Com isso, é possível organizar o material de maneira binária: o estado cristalino condutivo representa um 0, e o estado amorfo representa um 1. E como essa estrutura se mantém mesmo quando não há energia circulando no sistema, a memória consegue armazenar esses estados mesmo que o circuito que a alimenta seja desligado.
Bom e velho “vai e vem” de informações
Diversos dispositivos de memória se aproveitam dessa propriedade. O problema é que os dados armazenados neles precisam ser levados ao processador para serem computados; o resultado desses cálculos, por sua vez, precisa voltar à memória antes de ser processado novamente. Isso é parte da arquitetura von Neumann de computação, que é usada por praticamente todos os aparelhos eletrônicos que nós usamos – desde computadores até celulares e tablets.
No entanto, esse “vai e vem” de dados acaba gerando um gargalo computacional, já que levar a informação de um ponto até o outro leva tempo. Mais que isso – leva energia, o que faz com que os dispositivos sejam menos eficientes. A ideia da IBM, portanto, era usar a própria estrutura material da memória PCM para realizar cálculos, criando o que ela chama de “memória computacional”.
Além do 0 e 1
Para fazer isso, os pesquisadores usaram as propriedades físicas do material de maneira diferente. Eles organizaram o sistema para procurar correlações entre diversos conjuntos de dados. Os dados estavam armazenados nos dispositivos de PCM. Quando o sistema percebia uma correlação entre os dados alguns conjuntos, ele enviava um impulso que fazia com que uma das células de uma das memórias se aquecesse um pouco – mas não o suficiente para ir de 0 para 1.
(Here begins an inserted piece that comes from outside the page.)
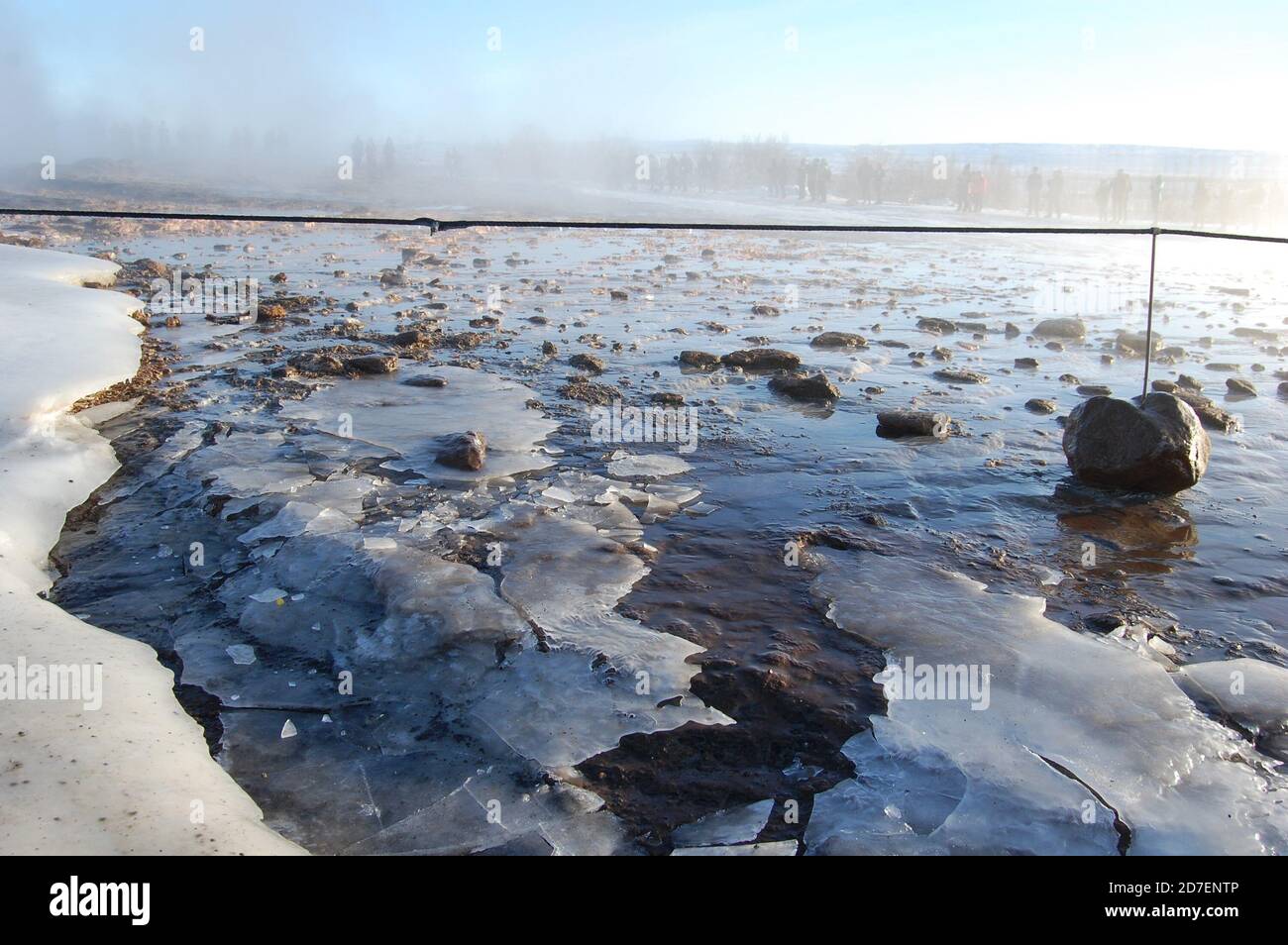 Strokkur Geothermie Gebiet im Winter mit Eis auf dem Heißes Wasser Poll und Leute um warten auf den Geysir Sprühen Stockfoto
O sistema então seguia buscando correlações e, sempre que as encontrava, aquecia aquela célula um pouco mais. Se um número suficiente de correlações fosse encontrada, a célula acabaria mudando de 0 para 1, confirmando que a correlação existia. Se esse número suficiente não fosse atingido, ela continuaria sendo 0, o que indicaria que os dados não eram suficientes para permitir afirmar que havia uma correlação ali. Dessa maneira, o sistema funcionava como uma espécie de computador analógico.
Desafios
Foram feitos dois testes diferentes para confirmar a eficácia desse sistema. Nos dois, ele demonstrou praticamente a mesma precisão do que um sistema “tradicional” com memória e CPU – embora tenha também dado alguns falsos positivos e falsos negativos. Isso se deve, segundo os pesquisadores, à natureza do processo de aquecimento que muda as células. Ele é sujeito a variações aleatórias que os pesquisadores ainda não conseguem controlar, e que podem acabar alterando o resultado.
Há ainda a questão de que o sistema depende de calor, e o calor acaba se acumulando com o tempo. Por esse motivo, se os processos de avaliação de correlação de dados demorarem muito, todas as células acabam se aquecendo e mudando de 0 para 1, o que estraga o teste.
Aplicações
Mesmo com esses obstáculos a serem superados, no entanto, a IBM acredita que esse método pode ser desenvolvido até se tornar uma forma extremamente rápida e eficiente de realizar tarefas de Big Data. Essas tarefas consistem basicamente em encontrar correlações entre grandes quantidades de dados: num sistema convencional, o processador precisa acessar cada célula da memória, conferir seu estado e comparar com todas as outras; nesse método, a memória praticamente se compara consigo mesma.
Uma das aplicações mais interessantes para essa tecnologia, segundo o MIT Tech Review, é a aprendizagem de máquina, essencial para sistemas de inteligência artificial. Nela, o computador é treinado com conjuntos imensos de dados de interações passadas para saber a melhor maneira de agir. Se o processo de “treinamento” desses sistemas puder ser feito de maneira 200 vezes mais rápida e eficiente do que atualmente, com placas de vídeo, esse método pode acabar representando uma verdadeira revolução para os data centers.